Sophie Sartain (Writer/Producer)

An award-winning writer for print, film, television and digital media, Sophie Sartain's experience includes stints as Executive Director of Editorial Services for MGM Home Entertainment, Managing Editor of Sony Online Entertainment and Director of Development for Katahdin Productions, where she also served as writer and co-producer of Blessed Is the Match: The Life of Hannah Senesh (PBS, 2010). Sartain created and co-executive-produced the VH1 special, Fortune Files, and contributed as a writer on In the Matter of Cha Jung Hee (PBS) and The Rich in America (A&E). As a grant writer, Sartain has raised more than $1 million for documentary projects. As a freelance writer, her clients have included 20th Century Fox Home Entertainment, Sony Pictures Home Entertainment, Universal Studios, New Line Home Entertainment and ABC Radio Networks.

Marta Kauffman (Producer)

Marta Kauffman co-created and executive produced the Emmy Award-winning series Friends. Previously, Kauffman co-created and served as co-executive producer on the critically acclaimed comedy series Dream On. While on Dream On, she received an Emmy Award nomination and a CableAce Award. Kauffman also co-created the comedy series The Powers That Be for Norman Lear. She served as executive producer on the one-hour drama Related on the WB. She also co-created and served as executive producer on the comedy series Family Album and Veronica's Closet, starring Kirstie Alley. In addition, she served as an executive producer on the series Jesse, starring Christina Applegate, and was executive producer of the documentary, Blessed Is the Match. In 2011, Kauffman created and executive produced the Lifetime Original Movie Five.

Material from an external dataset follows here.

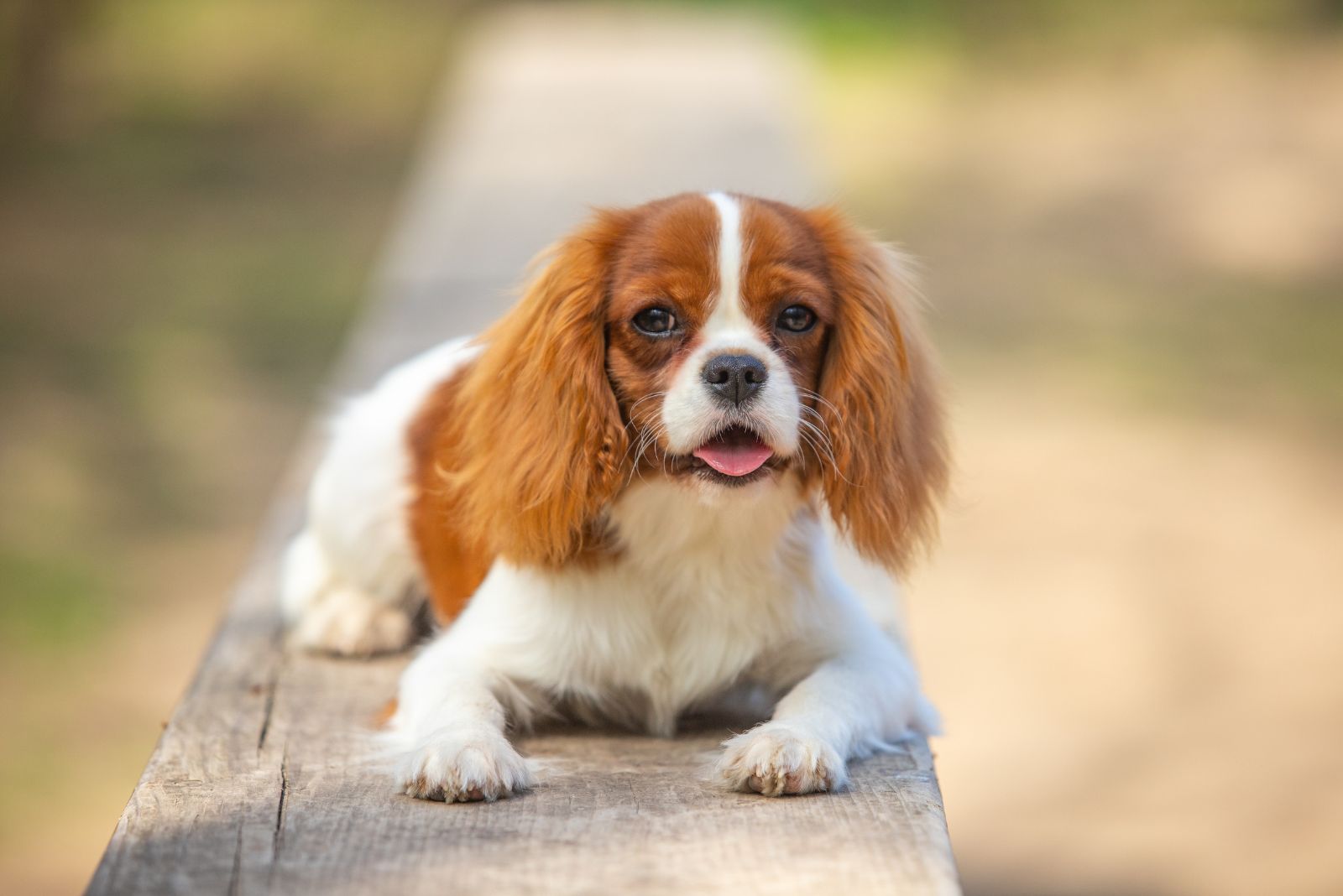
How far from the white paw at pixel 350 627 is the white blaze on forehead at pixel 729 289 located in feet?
4.05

Lisa Thomas (Executive Producer)

An innovative entrepreneur, philanthropist, film producer and Grammy Award-winning music producer, Lisa Thomas is best known as the cofounder and former CEO of Clif Bar, Inc. From the moment it was introduced to the marketplace in 1992, Clif Bar--an all-natural energy bar--was a success. Over the next several years, Clif Bar, Inc., appeared frequently on the annual Inc. 500 list of the fastest growing privately held companies, and in Working Woman Magazine's 500 fastest growing companies owned by women. Thomas produced Blessed Is the Match: The Life and Death of Hannah Senesh and executive produced the feature documentary Homeland: Four Portraits of Native Action (2005). She also produced Sacred Ground, a companion album to Homeland that won the Grammy Award for Best Native American Album.

Chris Callister (Editor)

Chris Callister has directed and edited documentaries, short films, and music videos, and his work has been seen around the world by over a million people. He has edited for The History Channel, Universal Sports Network and the Sundance Institute. His credits include the feature documentary Blessed Is the Match (assistant editor and post-production supervisor); music and concert videos for The Killers (writer, director and editor); the feature film Cyrus (apprentice editor); and the short film The Liar (writer, director and editor), which screened at numerous festivals including the Santa Barbara International Film Festival. Callister received his master's degree in film production from USC.